[Collected data entries]
▼

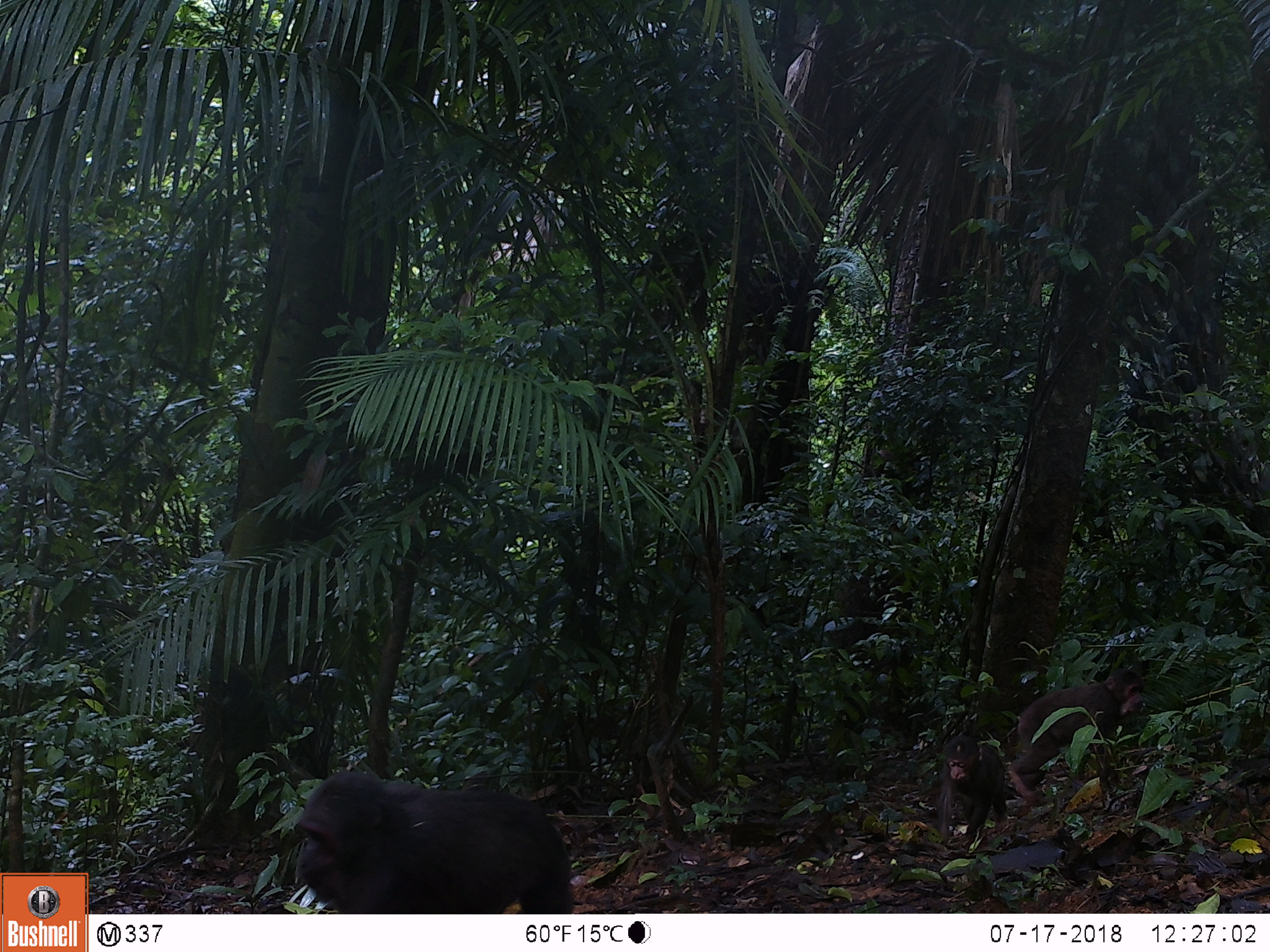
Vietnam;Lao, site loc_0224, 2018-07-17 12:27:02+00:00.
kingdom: Animalia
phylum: Chordata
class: Mammalia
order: Primates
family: Cercopithecidae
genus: Macaca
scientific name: Macaca arctoides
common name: stump-tailed macaque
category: stump tailed macaque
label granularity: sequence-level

▲

Assignment
Copy out the data above exactly, except the pictures.

Solution to this exercise
Vietnam;Lao, site loc_0224, 2018-07-17 12:27:02+00:00.
kingdom: Animalia
phylum: Chordata
class: Mammalia
order: Primates
family: Cercopithecidae
genus: Macaca
scientific name: Macaca arctoides
common name: stump-tailed macaque
category: stump tailed macaque
label granularity: sequence-level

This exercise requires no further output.